On Tuesday, Facebook said it would comply with the new rules. “We aim to comply with the provisions of the IT rules and continue to discuss a few of the issues which need more engagement with the government,” a Facebook spokesperson had said. “Pursuant to the IT Rules, we are working to implement operational processes and improve efficiencies. Facebook remains committed to people’s ability to freely and safely express themselves on our platform,” the spokesperson added.

Google has also said it will comply. “We respect India’s legislative process and have a long history of responding to government requests to remove content where the content violates the local law or our product policies,” a Google spokesperson said on Tuesday. “We have consistently invested in significant product changes, resources, and personnel to ensure that we’re combating illegal content in an effective and fair way, and in order to comply with local laws in the jurisdictions that we operate in.”

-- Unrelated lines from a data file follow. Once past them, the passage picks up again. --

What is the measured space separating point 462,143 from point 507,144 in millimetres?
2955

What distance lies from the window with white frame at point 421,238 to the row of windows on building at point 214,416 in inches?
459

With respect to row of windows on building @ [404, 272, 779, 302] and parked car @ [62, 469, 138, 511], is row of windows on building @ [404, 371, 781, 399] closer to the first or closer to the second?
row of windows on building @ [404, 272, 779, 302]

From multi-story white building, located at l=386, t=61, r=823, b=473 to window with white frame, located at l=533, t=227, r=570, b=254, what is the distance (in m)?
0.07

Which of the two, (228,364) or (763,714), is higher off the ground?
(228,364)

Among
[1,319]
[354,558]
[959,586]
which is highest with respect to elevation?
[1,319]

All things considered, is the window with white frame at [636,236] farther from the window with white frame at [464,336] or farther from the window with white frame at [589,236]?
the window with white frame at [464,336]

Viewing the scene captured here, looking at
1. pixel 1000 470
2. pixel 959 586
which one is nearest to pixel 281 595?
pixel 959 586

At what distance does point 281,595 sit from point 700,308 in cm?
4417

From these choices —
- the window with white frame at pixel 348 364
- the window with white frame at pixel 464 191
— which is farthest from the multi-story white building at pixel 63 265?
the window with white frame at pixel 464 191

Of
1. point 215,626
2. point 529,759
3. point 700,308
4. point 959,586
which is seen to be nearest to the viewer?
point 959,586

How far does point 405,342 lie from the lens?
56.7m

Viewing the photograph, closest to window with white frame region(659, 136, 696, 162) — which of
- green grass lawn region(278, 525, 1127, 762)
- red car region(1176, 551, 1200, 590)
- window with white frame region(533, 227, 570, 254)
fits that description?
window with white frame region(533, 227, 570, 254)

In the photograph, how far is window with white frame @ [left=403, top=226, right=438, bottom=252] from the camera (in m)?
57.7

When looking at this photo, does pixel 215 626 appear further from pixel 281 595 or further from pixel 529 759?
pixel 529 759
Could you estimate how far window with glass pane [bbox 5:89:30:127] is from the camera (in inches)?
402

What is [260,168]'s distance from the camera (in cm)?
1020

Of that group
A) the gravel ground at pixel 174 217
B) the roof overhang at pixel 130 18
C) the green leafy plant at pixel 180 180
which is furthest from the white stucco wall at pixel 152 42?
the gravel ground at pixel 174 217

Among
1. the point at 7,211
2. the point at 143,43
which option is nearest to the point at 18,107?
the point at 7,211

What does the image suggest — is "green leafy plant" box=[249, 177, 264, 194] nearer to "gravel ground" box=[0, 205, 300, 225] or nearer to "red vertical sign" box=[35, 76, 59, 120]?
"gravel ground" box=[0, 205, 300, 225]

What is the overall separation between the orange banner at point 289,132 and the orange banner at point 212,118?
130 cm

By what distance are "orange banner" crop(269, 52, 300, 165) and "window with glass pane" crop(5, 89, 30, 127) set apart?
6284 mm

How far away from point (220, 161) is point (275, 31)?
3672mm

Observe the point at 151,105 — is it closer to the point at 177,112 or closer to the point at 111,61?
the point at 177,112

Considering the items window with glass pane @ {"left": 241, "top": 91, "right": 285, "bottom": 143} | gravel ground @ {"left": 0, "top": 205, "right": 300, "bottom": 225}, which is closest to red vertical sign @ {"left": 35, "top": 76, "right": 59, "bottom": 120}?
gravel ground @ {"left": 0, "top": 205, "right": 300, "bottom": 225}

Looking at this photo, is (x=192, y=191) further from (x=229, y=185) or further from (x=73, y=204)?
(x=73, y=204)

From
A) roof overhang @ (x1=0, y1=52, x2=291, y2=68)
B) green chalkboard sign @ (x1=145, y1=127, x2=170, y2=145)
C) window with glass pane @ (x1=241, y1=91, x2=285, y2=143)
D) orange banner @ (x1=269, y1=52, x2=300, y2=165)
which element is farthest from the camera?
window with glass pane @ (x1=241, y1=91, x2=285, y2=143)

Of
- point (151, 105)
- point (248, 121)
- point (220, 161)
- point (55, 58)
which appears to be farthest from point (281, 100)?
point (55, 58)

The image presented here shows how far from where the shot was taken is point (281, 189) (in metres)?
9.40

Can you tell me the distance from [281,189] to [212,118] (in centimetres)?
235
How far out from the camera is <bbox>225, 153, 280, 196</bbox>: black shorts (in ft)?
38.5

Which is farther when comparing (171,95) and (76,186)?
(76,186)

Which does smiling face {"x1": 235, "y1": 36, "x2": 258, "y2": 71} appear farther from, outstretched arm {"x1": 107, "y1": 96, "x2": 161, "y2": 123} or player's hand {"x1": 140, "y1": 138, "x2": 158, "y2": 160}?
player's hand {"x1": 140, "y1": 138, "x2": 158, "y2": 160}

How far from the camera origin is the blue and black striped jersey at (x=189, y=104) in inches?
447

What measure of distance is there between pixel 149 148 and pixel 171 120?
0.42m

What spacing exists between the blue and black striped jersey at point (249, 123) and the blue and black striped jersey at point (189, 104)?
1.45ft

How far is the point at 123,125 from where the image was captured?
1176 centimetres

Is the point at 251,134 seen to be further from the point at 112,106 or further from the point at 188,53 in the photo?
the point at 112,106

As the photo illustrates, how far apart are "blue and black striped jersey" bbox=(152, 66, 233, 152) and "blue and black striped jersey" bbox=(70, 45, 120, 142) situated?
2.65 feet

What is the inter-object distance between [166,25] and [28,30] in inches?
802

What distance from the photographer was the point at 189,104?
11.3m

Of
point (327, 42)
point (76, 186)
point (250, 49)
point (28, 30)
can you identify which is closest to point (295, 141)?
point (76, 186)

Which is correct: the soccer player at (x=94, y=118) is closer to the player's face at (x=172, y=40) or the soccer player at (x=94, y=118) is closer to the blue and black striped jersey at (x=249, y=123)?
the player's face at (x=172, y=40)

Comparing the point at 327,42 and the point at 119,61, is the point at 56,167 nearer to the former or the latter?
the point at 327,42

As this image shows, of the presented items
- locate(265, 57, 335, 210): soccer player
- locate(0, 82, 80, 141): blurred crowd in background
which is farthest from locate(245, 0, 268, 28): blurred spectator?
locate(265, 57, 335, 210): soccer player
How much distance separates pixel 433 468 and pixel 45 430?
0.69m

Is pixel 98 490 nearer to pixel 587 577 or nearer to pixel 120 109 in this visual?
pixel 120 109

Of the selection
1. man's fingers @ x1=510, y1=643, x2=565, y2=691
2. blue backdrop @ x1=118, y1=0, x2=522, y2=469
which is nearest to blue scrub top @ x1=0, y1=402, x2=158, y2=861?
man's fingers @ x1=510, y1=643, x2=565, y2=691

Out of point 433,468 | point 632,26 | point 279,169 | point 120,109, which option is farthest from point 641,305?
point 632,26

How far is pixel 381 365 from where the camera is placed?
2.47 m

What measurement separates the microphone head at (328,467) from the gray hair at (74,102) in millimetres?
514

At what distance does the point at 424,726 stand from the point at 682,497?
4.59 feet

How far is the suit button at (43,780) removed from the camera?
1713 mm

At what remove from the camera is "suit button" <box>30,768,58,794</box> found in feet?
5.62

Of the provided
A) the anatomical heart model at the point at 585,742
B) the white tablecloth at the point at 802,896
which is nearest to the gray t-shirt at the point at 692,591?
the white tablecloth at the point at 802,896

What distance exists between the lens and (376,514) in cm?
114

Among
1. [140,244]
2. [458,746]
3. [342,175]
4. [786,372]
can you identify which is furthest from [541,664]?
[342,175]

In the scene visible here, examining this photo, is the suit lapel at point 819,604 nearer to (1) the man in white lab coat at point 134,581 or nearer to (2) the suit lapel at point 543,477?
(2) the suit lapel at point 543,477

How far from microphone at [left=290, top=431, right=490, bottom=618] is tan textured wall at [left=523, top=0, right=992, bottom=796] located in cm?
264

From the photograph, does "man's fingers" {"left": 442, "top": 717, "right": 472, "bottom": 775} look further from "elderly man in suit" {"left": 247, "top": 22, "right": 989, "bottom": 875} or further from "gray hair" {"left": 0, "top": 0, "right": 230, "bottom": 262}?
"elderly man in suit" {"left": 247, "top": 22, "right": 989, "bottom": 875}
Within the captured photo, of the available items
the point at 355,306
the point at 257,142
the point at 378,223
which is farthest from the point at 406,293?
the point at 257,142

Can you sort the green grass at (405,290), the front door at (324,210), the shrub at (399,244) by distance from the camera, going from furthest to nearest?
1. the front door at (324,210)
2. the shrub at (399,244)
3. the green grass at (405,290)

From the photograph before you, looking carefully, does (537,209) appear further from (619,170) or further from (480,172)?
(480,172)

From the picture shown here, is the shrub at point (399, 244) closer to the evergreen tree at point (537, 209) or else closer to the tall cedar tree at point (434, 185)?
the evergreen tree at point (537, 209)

Meanwhile, Twitter has repeatedly fallen afoul of the Indian government, with the latest instance coming on Monday when the social media outfit tagged a political tweet by a member of the ruling Bharatiya Janata Party with a “manipulated media” warning.

Several commentators have suggested that the federal government’s repeated actions against Twitter demonstrate that it is unwilling to tolerate any criticism of its COVID-19 policies and actions. India has recorded over 27 million positive cases and 311,000 deaths from the disease, according to John Hopkins University data. Both counts are likely to be underestimates.